Inside action blocks: labeled results as variables, text(), location(), options,
expected(description), error(message).
Full syntax reference: src/parser.pegjs
Compatibility
- Node.js: 18 or later
- Generated parsers work in any environment where ES5 is available
- Generated parsers are plain JavaScript (no TypeScript declarations in v0.1.0)
Testing and coverage
npm test # lint + 1115 specs
npm run test:coverage # specs with c8 line/branch/function coverageCurrent run:
Statements : 94.43% (3003/3180)
Branches : 93.36% (366/392)
Functions : 95.27% (121/127)
Lines : 94.43% (3003/3180)npm run test:coverage writes coverage/lcov.info for CI integrations and
a human-readable summary to stdout. The generated lib/parser.js is excluded
from coverage (it regenerates from src/parser.pegjs).
Vision
v0.1.0 ✅ Parametric grammar rules — write reusable rule templates with Rule<Param> syntax
v0.1.3 🔧 TypeScript declarations, esbuild browser bundle, test coverage (c8)
v0.2.0 🔜 WASM backend — compile grammars directly to WebAssembly
v0.3.0 🔬 LLM constrained decoding — define valid output structure for language models
Prior Art & Motivation
Parametric grammar rules have been a long-requested feature in the PEG.js ecosystem:
- peg.js #45 — "Implement parametrizable rules" — open since 2011 (14 years)
- peg.js #36 — "Parametrize the grammar by externally-supplied variables" — string literal args
- peggy #634 — "Rule Templates" — open feature request with community interest
- peggy PR #337 — template implementation attempt, closed without merge; reviewers specifically requested support for passing arbitrary expressions as arguments (not just rule references)
Pegmill implements all of the above: rule references, inline character classes, quantified expressions, and string literals as template arguments — as a shipping feature in v0.1.0.
Independence and sponsorship
Pegmill is Apache 2.0. No VC, no corporate sponsor, no equity on anything. Development happens in the maintainer's available time alongside a consulting engagement.
Ways to help:
- Star the repo
- Link to Pegmill from your own project's docs
- GitHub Sponsors for one-off or recurring support
For commercial support, security audits, or grant enquiries, email [email protected] or open an issue.
Governance and bus-factor notes live in GOVERNANCE.md.
License and attribution
Pegmill is licensed under the Apache License 2.0.
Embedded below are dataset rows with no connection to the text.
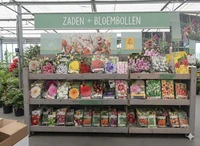Zaden + Bloembollen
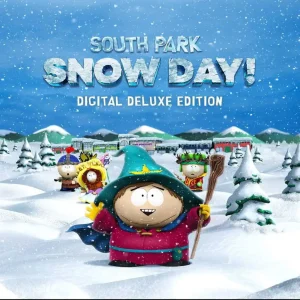 SOUTH PARK: SNOW DAY! Deluxe PS5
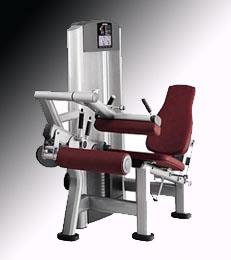 leg extension machine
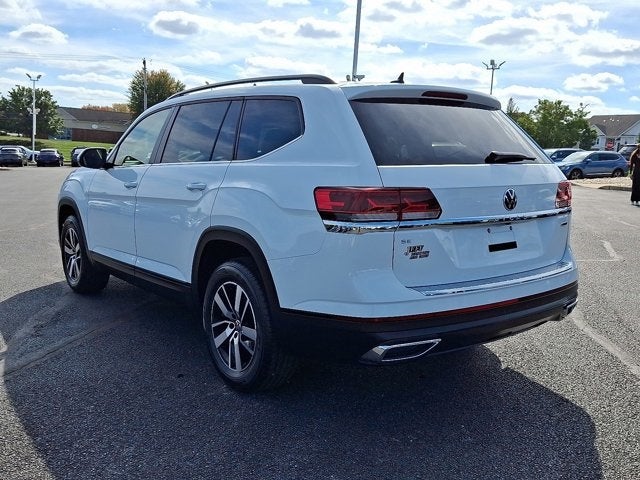 2022 Volkswagen Atlas 2.0T SE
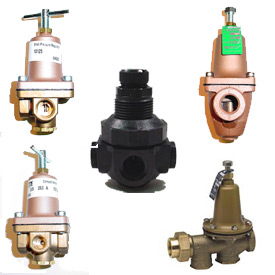 Water Regulators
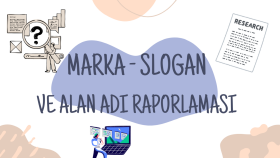 markanıza uygun en özgün adı ve sloganı belirleyebilirim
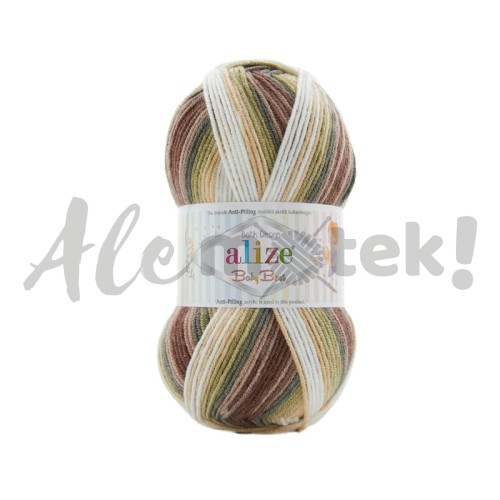 Alize Baby Best Batik 1893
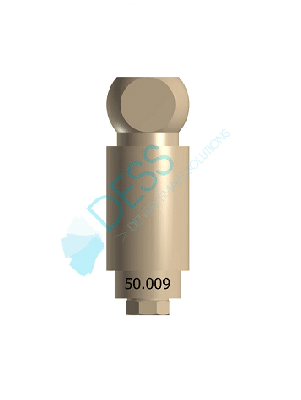 Octagon Scan Abutment for Desktop RN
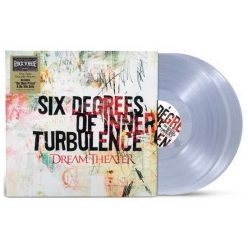   DREAM THEATER: Six Degrees Of Inner Turbulence (2LP, clear, 140 gr, ltd.)
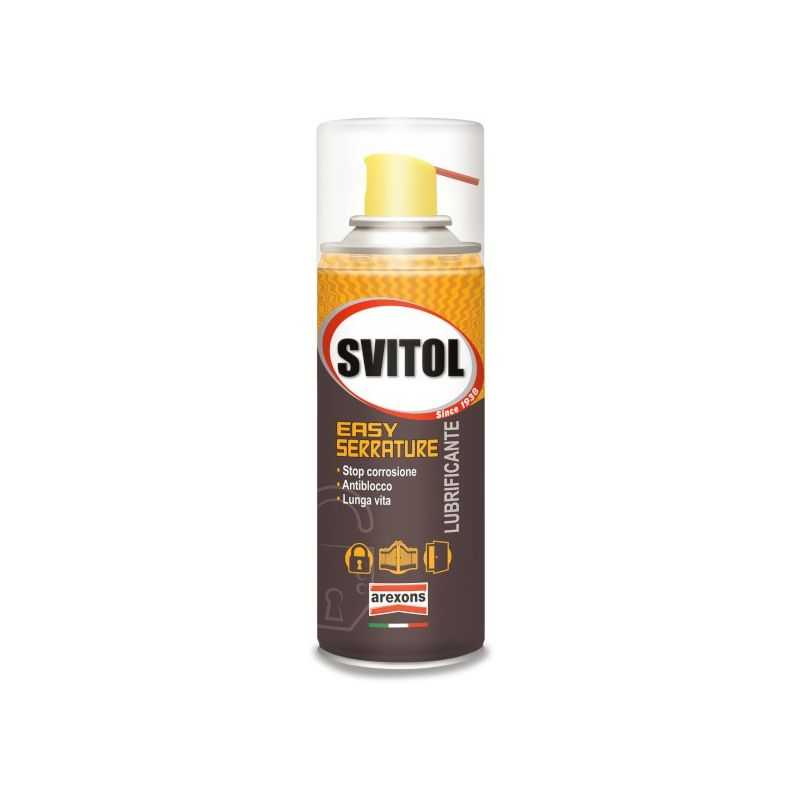 SVITOL Easy Locks spray ml. 200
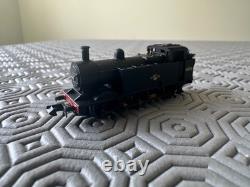 N Gauge Class 3F 0-6-0T Jinty 47472 BR Black Late Crest Graham Farish 372-207 N Gauge Class 3F 0-6-0T Jinty 47472 BR Black Late Crest Graham Farish 372-207
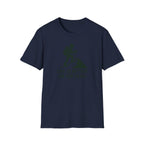 Hiking T-Shirt – “Life Is Better on the Trail” Outdoor Adventure Tee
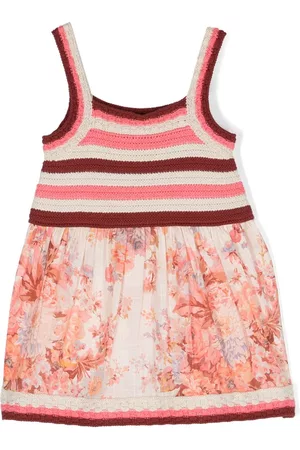 ZIMMERMANN Vestido con estampado floral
This project is a fork of PEG.js 0.10.0 by
David Majda and contributors (MIT License). The original MIT-licensed code is
preserved in NOTICE.md as required by Apache 2.0 section 4(d).
Why Apache 2.0?
Apache 2.0 includes an explicit patent grant: contributors grant users a royalty-free license to any patents covering their contributions. This protects corporate users deploying Pegmill in production — they receive a patent license automatically, without needing a separate CLA or legal agreement.
The patent termination clause means that if you initiate patent litigation against Pegmill or its users based on the project's code, your patent license terminates. This is standard open-source protection and is consistent with licenses used by the Apache Software Foundation, Google, and many others.